Extracted text:
....................

In 1985, McGahren and his partner, Weiss, contracted with defendant to prepare a deed transferring title to various pieces of real property, including Lot 3, from the partnership to McGahren. Defendant failed to include Lot 3 in the deed to McGahren. Defendant's last act giving rise to the cause of action was his delivery of the 1985 deed to McGahren, which we note necessarily occurred at some time prior to 25 June 1985, the date McGahren recorded the deed. See Hargett v. Holland, 337 N.C. 651, 654, 447 S.E.2d 784, 787 (1994) (defendant attorney's last act giving rise to cause of action occurred when he supervised execution of will he had negligently drafted). At that time, McGahren had at least constructive knowledge of all the essential elements of a complete malpractice cause of action. See Thorpe v. DeMent, 69 N.C.App. 355, 362, 317 S.E.2d 692, 697, aff'd per curiam, 312 N.C. 488, 322 S.E.2d 777 (1984). Because plaintiffs did not institute their action within three years of defendant's 1985 negligence, that cause of action is barred by the statute of limitations.

....................

Extracted entries:
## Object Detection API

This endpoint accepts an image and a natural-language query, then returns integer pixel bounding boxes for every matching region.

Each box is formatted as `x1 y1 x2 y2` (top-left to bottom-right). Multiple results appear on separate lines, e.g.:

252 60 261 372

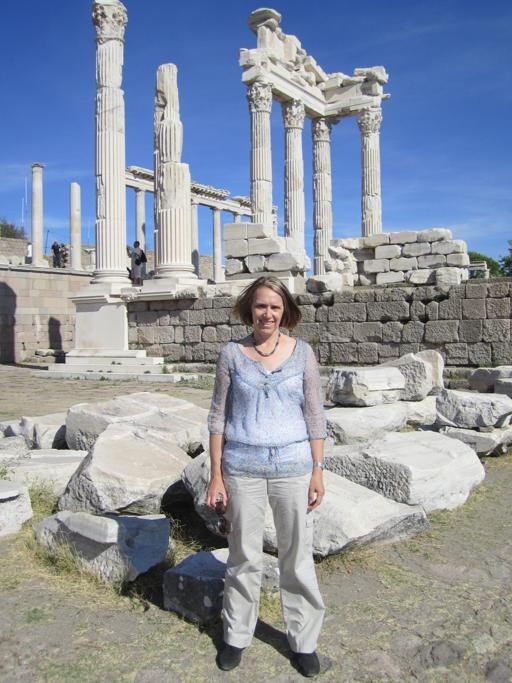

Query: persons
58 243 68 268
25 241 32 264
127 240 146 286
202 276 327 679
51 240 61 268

....................

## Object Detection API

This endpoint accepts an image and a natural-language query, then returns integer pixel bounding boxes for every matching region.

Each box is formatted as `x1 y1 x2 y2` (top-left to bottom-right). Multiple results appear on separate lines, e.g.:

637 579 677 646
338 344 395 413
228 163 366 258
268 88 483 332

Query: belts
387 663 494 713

....................

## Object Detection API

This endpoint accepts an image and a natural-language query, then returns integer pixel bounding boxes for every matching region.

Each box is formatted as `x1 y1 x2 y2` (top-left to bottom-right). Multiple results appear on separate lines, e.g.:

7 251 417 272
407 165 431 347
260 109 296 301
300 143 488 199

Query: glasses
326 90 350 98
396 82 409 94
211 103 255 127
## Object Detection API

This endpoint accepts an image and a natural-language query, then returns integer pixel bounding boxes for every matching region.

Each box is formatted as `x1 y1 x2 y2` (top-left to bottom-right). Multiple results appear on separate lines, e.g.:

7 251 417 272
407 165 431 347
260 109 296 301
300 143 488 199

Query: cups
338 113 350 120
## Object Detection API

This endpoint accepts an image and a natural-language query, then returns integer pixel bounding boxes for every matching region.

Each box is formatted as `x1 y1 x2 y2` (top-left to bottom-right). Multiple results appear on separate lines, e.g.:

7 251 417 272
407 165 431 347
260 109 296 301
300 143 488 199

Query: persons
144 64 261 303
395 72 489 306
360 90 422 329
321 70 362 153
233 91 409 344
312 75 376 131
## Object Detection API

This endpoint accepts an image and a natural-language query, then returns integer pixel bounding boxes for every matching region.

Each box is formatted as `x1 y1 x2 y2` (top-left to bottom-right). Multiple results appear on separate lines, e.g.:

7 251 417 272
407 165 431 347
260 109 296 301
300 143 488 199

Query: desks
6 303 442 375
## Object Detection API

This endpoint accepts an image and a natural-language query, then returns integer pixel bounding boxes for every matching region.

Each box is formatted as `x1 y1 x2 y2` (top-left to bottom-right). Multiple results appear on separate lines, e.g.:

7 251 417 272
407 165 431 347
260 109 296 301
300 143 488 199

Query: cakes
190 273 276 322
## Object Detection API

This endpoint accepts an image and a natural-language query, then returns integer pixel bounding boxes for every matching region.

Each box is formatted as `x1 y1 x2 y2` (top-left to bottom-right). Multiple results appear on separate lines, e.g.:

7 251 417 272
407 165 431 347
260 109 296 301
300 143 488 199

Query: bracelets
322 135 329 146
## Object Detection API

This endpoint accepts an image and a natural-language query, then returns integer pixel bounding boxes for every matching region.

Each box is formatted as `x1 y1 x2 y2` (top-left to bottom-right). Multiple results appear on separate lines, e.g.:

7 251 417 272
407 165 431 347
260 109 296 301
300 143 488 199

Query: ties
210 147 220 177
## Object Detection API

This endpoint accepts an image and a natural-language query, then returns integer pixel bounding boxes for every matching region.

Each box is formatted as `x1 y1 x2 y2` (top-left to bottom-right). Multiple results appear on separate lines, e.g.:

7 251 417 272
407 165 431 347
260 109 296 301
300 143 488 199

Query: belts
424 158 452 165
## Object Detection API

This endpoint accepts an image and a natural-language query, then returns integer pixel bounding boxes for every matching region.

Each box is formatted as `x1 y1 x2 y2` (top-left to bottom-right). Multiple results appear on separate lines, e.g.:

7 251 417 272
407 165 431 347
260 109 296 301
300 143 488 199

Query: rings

....................

Your tasks:
1: From the malpractice passage, list every case-reporter citation, giving each as volume number, reporter abbreviation, and first page, with pin cites left out.
2: Please resume the malpractice passage, starting right after its last sentence.

Answers for this exercise:
1:
337 N.C. 651
447 S.E.2d 784
69 N.C.App. 355
317 S.E.2d 692
312 N.C. 488
322 S.E.2d 777

2:
However, in 1990 defendant allegedly committed a separate act of negligence in procuring for McGahren a deed to Lot 3 from the Weisses, who had filed for bankruptcy. Plaintiffs' complaint, filed in 1992, was clearly filed within three years of defendant's negligent act. Thus, the trial court erred in ruling that plaintiffs' claim was barred by the statute of limitations. Likewise, plaintiffs' claim for wanton negligence, which is based on the 1990 negligence of defendant, was not barred by the statute of limitations.
We do find, however, that summary judgment for defendant was proper as to plaintiffs' remaining claims, labeled "misrepresentation/fraud" and "intentional misrepresentation." Regarding these claims, plaintiffs' complaint refers to a letter from defendant containing allegedly false statements. Aside from these specific allegations regarding the letter, plaintiffs' remaining allegations merely restate the grounds for the legal malpractice cause of action. As such, these latter allegations do not support a cause of action for fraud. Sharp, 113 N.C.App. at 597, 439 S.E.2d at 797. The statements plaintiffs allege were fraudulently made are *855 found in a letter from defendant to McGahren, dated 30 August 1991, wherein defendant stated that the bankruptcy trustee agreed with McGahren that the property was his, that the bankruptcy court made no claim to the property, and that the property was McGahren's.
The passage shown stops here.